▸ **What is expected**: Give again, unaltered, the lines of the listing below that run from the line having "scientific name: Sceloporus" through the line having "scientific name: Phacochoerus africanus".

▸ **Extracted information**:

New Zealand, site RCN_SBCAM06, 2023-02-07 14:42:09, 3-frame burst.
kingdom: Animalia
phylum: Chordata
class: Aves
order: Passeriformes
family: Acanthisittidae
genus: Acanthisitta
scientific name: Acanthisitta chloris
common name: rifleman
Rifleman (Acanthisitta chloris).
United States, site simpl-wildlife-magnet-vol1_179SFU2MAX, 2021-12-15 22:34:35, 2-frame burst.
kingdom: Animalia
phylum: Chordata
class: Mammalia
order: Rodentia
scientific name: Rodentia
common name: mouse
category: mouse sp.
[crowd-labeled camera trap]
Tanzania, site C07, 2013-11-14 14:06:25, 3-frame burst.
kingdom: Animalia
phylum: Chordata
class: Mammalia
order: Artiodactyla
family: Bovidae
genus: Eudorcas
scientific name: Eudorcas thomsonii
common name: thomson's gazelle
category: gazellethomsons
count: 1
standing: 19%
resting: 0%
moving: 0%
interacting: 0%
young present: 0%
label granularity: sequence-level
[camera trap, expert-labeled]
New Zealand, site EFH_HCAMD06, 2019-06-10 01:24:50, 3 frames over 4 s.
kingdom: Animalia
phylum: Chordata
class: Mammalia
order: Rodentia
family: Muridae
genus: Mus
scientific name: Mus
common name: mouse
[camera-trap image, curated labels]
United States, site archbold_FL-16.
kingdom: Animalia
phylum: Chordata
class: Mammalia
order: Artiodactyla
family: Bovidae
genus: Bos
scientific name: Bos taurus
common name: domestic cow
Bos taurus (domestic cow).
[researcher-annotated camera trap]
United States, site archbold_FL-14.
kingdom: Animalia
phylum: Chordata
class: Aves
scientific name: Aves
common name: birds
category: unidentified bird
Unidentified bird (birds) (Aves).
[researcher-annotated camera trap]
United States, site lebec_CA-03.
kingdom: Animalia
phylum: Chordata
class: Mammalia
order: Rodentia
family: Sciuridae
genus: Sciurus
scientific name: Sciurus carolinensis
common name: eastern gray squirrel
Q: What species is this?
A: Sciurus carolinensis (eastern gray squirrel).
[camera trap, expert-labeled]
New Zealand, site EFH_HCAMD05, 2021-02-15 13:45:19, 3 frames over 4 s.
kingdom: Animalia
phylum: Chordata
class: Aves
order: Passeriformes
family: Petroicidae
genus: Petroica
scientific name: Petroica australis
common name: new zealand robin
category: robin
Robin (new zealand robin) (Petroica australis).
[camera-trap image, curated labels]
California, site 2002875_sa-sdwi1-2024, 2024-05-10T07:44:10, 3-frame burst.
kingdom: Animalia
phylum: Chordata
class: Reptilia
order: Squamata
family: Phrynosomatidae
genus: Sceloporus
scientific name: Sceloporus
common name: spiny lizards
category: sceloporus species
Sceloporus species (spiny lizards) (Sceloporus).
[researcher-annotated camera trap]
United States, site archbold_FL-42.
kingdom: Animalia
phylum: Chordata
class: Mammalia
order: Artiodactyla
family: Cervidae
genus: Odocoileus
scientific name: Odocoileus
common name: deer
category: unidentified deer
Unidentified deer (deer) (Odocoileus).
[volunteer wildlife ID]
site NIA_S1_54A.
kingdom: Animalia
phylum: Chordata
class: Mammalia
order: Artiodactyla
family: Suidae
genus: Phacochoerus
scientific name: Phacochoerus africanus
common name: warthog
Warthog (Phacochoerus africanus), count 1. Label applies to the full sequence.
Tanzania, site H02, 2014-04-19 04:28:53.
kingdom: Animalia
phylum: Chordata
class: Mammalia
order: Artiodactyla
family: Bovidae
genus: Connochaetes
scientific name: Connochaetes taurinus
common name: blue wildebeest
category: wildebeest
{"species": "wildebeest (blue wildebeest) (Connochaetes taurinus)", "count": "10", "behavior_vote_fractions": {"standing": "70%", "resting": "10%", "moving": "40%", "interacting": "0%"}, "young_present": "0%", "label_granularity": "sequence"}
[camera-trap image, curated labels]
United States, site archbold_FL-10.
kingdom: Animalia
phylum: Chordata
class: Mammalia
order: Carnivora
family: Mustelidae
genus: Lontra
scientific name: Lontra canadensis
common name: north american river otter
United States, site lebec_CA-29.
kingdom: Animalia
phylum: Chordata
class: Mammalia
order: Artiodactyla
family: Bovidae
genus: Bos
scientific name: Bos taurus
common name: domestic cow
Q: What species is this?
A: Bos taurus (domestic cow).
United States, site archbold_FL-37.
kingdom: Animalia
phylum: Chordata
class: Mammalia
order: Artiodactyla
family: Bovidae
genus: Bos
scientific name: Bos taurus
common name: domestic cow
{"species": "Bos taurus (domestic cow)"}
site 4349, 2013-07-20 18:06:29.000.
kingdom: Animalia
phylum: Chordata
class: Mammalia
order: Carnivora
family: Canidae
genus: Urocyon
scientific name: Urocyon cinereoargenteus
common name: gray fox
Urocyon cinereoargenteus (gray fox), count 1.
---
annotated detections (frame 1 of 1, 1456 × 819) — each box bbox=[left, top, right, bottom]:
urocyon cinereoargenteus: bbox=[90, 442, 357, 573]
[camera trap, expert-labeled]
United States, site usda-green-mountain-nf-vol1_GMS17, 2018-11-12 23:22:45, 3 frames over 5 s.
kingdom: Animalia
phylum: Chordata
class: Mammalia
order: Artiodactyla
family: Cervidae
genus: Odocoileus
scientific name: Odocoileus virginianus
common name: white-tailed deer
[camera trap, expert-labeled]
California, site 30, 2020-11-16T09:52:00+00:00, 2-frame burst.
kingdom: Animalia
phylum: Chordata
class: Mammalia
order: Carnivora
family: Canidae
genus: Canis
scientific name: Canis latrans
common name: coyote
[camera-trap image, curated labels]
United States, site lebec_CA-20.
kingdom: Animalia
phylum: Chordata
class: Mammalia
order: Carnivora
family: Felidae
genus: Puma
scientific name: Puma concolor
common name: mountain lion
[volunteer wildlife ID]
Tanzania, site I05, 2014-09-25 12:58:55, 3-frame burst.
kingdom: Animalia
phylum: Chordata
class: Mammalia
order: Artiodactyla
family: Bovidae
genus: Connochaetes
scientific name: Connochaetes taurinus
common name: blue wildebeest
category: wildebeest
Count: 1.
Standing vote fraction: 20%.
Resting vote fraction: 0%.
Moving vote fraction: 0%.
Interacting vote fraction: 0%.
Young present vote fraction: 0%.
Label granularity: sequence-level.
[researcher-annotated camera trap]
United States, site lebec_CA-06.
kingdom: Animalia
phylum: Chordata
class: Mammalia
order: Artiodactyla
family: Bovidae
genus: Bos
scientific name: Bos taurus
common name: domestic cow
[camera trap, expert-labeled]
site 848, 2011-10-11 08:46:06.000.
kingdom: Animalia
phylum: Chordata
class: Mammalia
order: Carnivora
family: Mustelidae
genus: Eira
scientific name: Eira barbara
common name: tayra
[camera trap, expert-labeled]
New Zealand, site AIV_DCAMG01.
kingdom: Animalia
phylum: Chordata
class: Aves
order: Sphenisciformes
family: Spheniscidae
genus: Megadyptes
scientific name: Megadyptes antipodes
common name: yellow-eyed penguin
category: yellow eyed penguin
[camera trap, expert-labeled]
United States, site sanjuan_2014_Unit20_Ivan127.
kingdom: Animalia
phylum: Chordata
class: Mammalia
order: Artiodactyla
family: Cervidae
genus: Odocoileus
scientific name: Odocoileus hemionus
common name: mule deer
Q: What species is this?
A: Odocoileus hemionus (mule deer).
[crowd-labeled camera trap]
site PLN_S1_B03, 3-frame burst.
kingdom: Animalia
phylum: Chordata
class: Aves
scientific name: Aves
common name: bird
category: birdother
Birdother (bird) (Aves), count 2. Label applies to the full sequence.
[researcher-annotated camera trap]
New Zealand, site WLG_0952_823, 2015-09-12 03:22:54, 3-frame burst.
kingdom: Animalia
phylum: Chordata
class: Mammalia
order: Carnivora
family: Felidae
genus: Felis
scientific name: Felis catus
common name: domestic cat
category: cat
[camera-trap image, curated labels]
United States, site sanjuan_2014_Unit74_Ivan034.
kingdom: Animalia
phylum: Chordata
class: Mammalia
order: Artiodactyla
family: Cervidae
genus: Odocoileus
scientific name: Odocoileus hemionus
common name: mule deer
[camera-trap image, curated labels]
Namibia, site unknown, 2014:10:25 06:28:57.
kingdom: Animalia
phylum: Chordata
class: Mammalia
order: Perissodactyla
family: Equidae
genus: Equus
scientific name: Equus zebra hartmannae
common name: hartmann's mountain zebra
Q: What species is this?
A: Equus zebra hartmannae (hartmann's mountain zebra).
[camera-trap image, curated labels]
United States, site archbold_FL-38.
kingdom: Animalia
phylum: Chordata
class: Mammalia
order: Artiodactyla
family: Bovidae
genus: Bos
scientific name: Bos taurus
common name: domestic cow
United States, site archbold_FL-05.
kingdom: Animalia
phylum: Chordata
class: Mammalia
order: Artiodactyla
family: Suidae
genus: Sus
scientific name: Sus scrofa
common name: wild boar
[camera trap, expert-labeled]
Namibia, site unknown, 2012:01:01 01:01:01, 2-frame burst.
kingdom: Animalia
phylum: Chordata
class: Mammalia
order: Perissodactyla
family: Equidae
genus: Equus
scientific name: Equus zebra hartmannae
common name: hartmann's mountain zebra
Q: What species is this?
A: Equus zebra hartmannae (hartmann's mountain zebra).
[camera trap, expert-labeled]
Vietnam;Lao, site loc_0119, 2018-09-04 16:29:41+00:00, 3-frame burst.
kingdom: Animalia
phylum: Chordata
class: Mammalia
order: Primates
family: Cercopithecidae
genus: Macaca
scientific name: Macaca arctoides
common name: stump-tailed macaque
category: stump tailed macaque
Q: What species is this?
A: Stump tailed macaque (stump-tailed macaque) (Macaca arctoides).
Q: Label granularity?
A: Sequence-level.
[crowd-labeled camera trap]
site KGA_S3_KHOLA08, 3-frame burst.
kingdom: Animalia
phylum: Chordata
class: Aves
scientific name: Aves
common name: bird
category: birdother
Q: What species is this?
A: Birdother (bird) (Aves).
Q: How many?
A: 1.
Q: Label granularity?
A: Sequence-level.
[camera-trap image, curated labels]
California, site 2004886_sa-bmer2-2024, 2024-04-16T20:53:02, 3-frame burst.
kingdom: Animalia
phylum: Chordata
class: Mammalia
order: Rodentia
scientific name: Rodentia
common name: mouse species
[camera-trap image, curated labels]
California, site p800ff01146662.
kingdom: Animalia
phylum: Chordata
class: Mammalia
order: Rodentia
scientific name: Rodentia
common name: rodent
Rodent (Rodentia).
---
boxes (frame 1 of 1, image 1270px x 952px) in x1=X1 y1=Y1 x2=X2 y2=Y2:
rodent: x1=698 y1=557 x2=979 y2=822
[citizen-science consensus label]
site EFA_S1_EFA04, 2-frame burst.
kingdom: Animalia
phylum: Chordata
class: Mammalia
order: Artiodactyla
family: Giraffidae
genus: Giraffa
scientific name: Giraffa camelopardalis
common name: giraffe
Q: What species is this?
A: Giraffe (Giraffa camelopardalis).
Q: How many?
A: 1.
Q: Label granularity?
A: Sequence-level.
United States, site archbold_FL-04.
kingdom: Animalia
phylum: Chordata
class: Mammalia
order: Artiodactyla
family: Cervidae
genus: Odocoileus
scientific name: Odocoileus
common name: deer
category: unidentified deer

▸ **Response**:
scientific name: Sceloporus
common name: spiny lizards
category: sceloporus species
Sceloporus species (spiny lizards) (Sceloporus).
[researcher-annotated camera trap]
United States, site archbold_FL-42.
kingdom: Animalia
phylum: Chordata
class: Mammalia
order: Artiodactyla
family: Cervidae
genus: Odocoileus
scientific name: Odocoileus
common name: deer
category: unidentified deer
Unidentified deer (deer) (Odocoileus).
[volunteer wildlife ID]
site NIA_S1_54A.
kingdom: Animalia
phylum: Chordata
class: Mammalia
order: Artiodactyla
family: Suidae
genus: Phacochoerus
scientific name: Phacochoerus africanus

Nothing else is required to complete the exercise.